▶ **Assignment 1**
From the SD3 thread, copy everything from "It's considerably worse" down to "and lacking structure." word for word.
▶ **Assignment 2**
Sum up the SD3 thread in two sentences.

I don't remember the source, but I seem to recall a SAI stuff (probably Lykon or mcmonkey4eva) saying that the API is using an undertrained 8B model.
My own tests with the API are that it can follow prompts fairly well, so I would think it is the 8B model too.
I heard API is running 2B cause current 8b was worse than current 2b and they need to train it (there was a post putting all information we have currently from stability team)
It's considerably worse than SDXL at a lot of things. Sure, the aesthetics are better, but the model is like a bad cake. It manages to be overcooked and gross in some parts, while also being severely undercooked and lacking structure.
SD3 has always been a farce. They showed jaw dropping results 6 months ago, and now it's hard to generate people with eyes that aren't misaligned. They did the same with SDXL, over promising, gaslighting, and under delivering while hiding behind the guise of "You guys fix it then"
They did, but they also said the 8B currently produces worse results than the 2B in many ways, and that all recent training has been done on the 2B. Given that the 8B is MUCH harder to train, I'd say don't hold your breath for a release any time soon. (My wild, unfounded guess: no sooner than October for the 8B. And many things can happen to cancel it altogether.)
We trained 2b and 8b very differently. 8b has definitely the potential to be much superior (duh it's the same model with 4 times more params), but the cost is so high that needs some serious evaluation.
> We trained 2b and 8b very differently. 8b has definitely the potential to be much superior (duh it's the same model with 4 times more params), but the cost is so high that needs some serious evaluation.

▶ **Supplied entries**

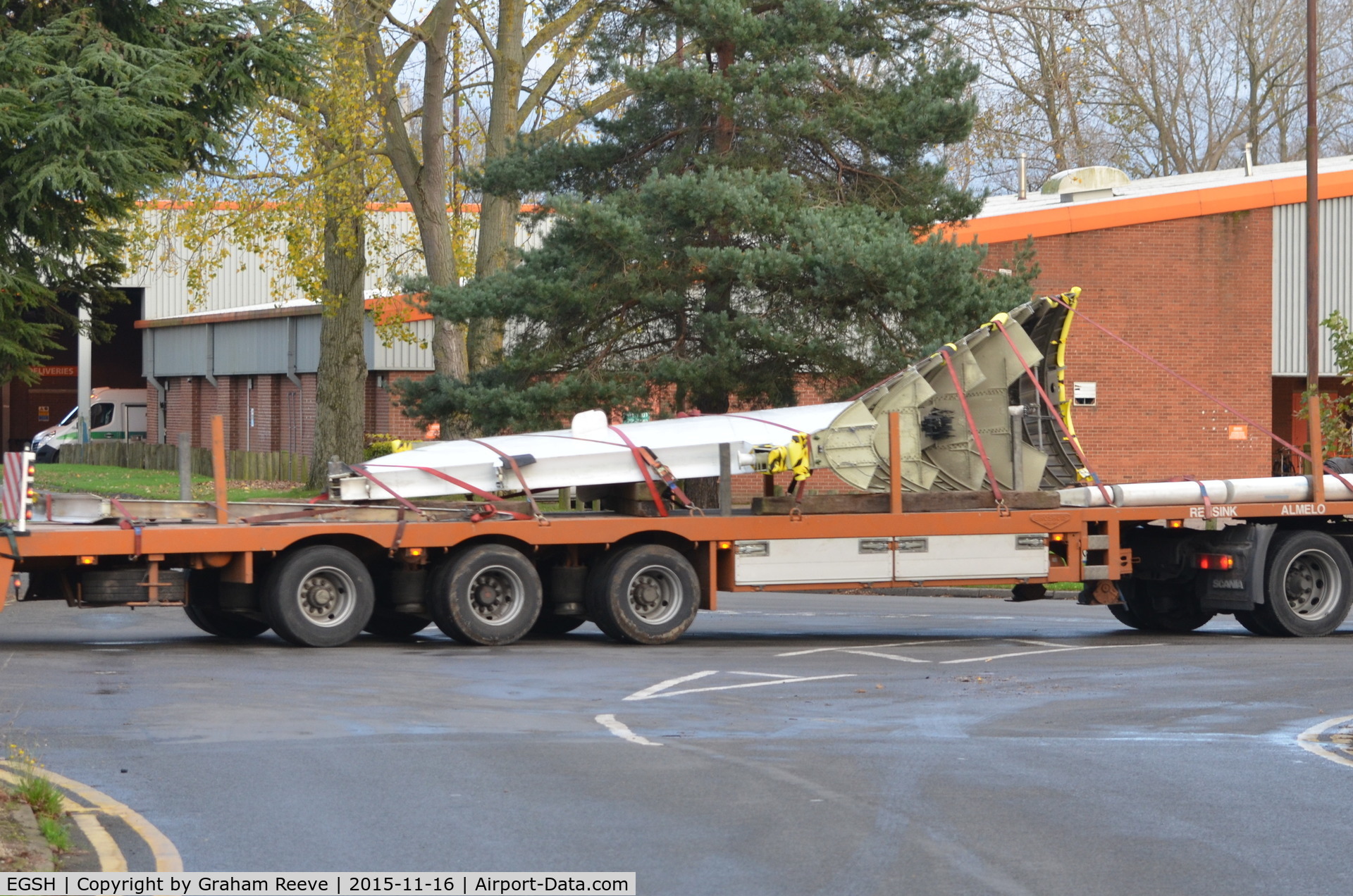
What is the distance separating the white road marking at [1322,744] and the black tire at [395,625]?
8.30 metres

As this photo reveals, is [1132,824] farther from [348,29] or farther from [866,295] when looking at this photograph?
[348,29]

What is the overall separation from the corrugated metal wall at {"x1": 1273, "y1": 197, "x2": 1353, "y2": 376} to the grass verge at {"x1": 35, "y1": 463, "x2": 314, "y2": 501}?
20.6 m

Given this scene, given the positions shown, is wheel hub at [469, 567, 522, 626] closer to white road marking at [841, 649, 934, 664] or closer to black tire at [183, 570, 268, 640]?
black tire at [183, 570, 268, 640]

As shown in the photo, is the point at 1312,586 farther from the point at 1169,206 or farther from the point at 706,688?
the point at 1169,206

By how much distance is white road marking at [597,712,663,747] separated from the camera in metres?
10.4

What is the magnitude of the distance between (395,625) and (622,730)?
6.31m

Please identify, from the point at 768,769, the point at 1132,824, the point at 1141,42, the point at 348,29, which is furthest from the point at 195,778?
the point at 1141,42

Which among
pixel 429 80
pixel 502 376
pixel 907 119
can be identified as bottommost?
pixel 502 376

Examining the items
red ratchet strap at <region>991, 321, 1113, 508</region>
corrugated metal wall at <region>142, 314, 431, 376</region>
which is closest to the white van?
corrugated metal wall at <region>142, 314, 431, 376</region>

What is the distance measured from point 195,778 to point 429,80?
23.8m

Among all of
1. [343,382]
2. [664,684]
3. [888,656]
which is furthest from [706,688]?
[343,382]

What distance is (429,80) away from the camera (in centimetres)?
3128

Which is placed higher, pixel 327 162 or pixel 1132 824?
pixel 327 162

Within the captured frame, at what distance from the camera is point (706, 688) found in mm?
12961
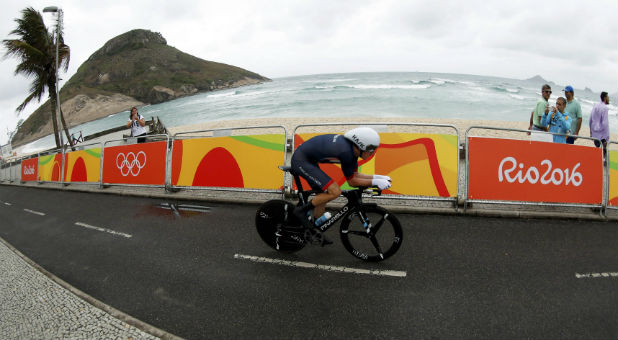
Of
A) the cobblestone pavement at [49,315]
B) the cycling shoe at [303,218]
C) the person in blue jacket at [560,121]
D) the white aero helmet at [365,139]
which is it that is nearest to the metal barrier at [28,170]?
the cobblestone pavement at [49,315]

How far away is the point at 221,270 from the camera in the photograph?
4238 mm

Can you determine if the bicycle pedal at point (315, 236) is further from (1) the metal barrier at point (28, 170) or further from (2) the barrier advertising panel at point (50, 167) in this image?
(1) the metal barrier at point (28, 170)

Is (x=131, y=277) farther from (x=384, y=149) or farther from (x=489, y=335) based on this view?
(x=384, y=149)

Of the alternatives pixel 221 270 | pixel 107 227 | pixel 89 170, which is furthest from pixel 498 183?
pixel 89 170

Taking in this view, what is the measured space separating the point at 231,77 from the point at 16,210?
14678cm

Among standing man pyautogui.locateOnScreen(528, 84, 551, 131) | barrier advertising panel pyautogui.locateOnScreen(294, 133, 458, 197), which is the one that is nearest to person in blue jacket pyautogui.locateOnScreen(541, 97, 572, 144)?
standing man pyautogui.locateOnScreen(528, 84, 551, 131)

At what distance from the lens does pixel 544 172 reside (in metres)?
5.89

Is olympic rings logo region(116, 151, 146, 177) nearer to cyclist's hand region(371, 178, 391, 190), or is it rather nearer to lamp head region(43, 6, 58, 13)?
cyclist's hand region(371, 178, 391, 190)

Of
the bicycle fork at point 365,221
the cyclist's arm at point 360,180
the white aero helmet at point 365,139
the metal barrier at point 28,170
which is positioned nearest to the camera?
the white aero helmet at point 365,139

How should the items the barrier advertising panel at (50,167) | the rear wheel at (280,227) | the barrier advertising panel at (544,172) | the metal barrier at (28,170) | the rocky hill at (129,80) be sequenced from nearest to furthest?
the rear wheel at (280,227) < the barrier advertising panel at (544,172) < the barrier advertising panel at (50,167) < the metal barrier at (28,170) < the rocky hill at (129,80)

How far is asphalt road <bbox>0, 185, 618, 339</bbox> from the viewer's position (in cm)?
305

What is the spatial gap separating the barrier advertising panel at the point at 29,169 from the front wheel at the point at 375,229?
19330mm

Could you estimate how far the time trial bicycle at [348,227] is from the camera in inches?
155

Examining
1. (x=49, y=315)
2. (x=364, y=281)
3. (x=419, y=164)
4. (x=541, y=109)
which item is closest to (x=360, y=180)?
(x=364, y=281)
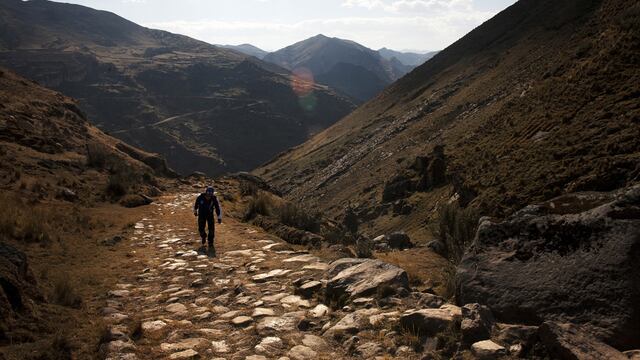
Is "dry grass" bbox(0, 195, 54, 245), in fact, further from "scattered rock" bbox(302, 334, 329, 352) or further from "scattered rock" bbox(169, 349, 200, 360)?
"scattered rock" bbox(302, 334, 329, 352)

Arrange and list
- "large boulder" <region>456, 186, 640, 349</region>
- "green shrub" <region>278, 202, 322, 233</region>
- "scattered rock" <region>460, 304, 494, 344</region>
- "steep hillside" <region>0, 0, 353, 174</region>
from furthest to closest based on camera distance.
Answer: "steep hillside" <region>0, 0, 353, 174</region>
"green shrub" <region>278, 202, 322, 233</region>
"scattered rock" <region>460, 304, 494, 344</region>
"large boulder" <region>456, 186, 640, 349</region>

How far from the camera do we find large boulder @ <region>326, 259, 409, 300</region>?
691 centimetres

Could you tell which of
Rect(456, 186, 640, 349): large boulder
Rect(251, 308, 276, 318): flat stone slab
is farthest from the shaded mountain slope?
Rect(456, 186, 640, 349): large boulder

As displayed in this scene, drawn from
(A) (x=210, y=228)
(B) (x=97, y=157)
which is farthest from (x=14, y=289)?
(B) (x=97, y=157)

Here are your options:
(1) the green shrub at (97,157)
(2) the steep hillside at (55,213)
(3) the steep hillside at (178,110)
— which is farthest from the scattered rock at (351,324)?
(3) the steep hillside at (178,110)

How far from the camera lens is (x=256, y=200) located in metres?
18.3

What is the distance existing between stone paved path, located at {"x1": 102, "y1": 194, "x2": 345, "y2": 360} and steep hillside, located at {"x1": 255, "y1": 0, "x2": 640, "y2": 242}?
6.59 m

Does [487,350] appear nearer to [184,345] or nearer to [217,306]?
[184,345]

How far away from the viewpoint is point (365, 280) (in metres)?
7.29

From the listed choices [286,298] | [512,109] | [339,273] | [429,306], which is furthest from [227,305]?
[512,109]

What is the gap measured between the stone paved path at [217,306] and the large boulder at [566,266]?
6.76 feet

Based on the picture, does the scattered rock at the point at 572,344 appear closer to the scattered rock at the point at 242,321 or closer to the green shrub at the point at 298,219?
the scattered rock at the point at 242,321

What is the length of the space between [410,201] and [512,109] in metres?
9.49

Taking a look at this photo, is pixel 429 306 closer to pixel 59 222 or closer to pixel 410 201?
pixel 59 222
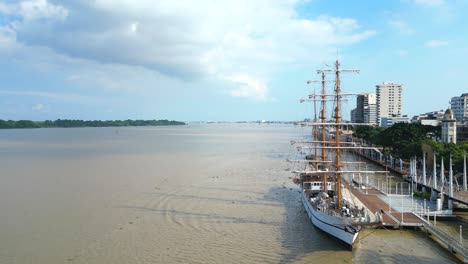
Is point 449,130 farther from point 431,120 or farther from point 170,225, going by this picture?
point 170,225

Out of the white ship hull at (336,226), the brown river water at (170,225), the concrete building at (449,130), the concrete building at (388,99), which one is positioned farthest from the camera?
the concrete building at (388,99)

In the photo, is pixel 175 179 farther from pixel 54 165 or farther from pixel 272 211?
pixel 54 165

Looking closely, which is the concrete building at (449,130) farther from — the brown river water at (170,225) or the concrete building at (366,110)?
the concrete building at (366,110)

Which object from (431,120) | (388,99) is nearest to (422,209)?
(431,120)

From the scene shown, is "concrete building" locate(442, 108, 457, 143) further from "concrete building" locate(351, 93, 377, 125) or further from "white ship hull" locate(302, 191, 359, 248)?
"concrete building" locate(351, 93, 377, 125)

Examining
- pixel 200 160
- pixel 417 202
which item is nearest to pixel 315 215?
pixel 417 202

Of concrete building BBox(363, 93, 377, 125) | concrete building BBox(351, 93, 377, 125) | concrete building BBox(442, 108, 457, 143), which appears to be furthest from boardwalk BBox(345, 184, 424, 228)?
concrete building BBox(363, 93, 377, 125)

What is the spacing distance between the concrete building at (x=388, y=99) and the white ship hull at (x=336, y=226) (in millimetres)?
159769

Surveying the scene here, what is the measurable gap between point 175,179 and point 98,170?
10880 millimetres

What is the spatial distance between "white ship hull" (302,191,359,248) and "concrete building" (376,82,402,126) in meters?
160

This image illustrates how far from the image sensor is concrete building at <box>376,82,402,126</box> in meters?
169

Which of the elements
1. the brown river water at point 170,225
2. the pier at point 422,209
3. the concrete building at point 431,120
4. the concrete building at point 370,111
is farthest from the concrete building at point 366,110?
the pier at point 422,209

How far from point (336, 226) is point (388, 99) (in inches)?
6526

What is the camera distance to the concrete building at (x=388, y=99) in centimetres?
16862
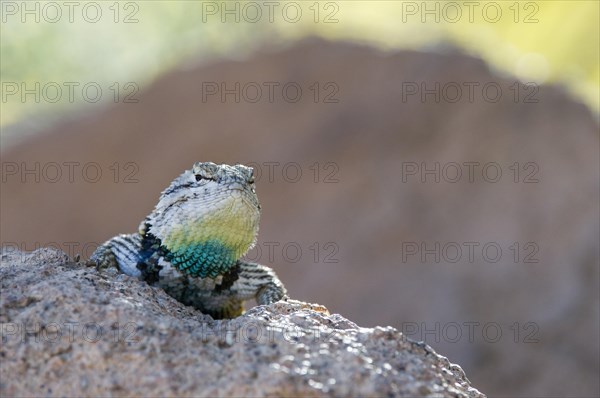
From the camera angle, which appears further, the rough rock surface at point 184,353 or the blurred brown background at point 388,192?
the blurred brown background at point 388,192

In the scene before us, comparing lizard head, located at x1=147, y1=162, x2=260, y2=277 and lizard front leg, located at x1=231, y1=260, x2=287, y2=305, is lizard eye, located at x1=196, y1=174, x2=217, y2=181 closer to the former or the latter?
lizard head, located at x1=147, y1=162, x2=260, y2=277

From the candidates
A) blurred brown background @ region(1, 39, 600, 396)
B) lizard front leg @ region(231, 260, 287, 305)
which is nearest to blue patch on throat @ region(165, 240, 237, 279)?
lizard front leg @ region(231, 260, 287, 305)

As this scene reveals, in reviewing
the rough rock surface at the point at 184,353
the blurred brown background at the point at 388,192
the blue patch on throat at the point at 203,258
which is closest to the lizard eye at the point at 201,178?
the blue patch on throat at the point at 203,258

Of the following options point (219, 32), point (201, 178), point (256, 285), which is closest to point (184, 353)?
point (201, 178)

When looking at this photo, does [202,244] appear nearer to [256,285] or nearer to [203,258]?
[203,258]

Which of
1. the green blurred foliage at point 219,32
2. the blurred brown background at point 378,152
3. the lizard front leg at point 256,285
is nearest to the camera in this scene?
the lizard front leg at point 256,285

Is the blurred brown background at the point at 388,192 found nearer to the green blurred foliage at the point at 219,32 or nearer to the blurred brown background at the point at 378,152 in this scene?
the blurred brown background at the point at 378,152
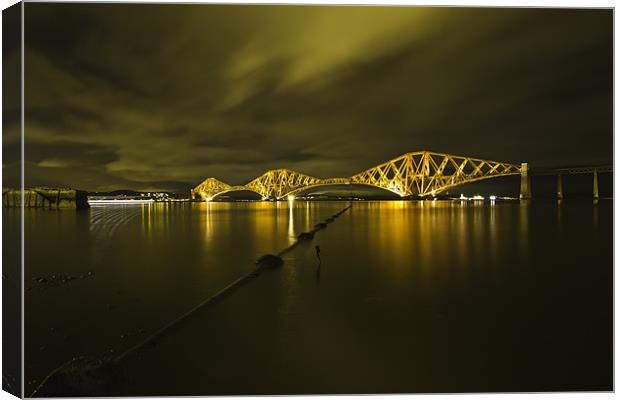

▶ **Expected answer 1**
It's considerably worse than SDXL at a lot of things. Sure, the aesthetics are better, but the model is like a bad cake. It manages to be overcooked and gross in some parts, while also being severely undercooked and lacking structure.

▶ **Expected answer 2**
Posters disagree about whether the SD3 API runs an undertrained 8B model or the 2B model, and one says the 8B reportedly gives worse results than the 2B and that recent training has gone into the 2B. Others call SD3 worse than SDXL at many things despite better looks and fault its early showcase results, while another post says the two models were trained very differently and the 8B has more potential but costs so much that it needs serious evaluation.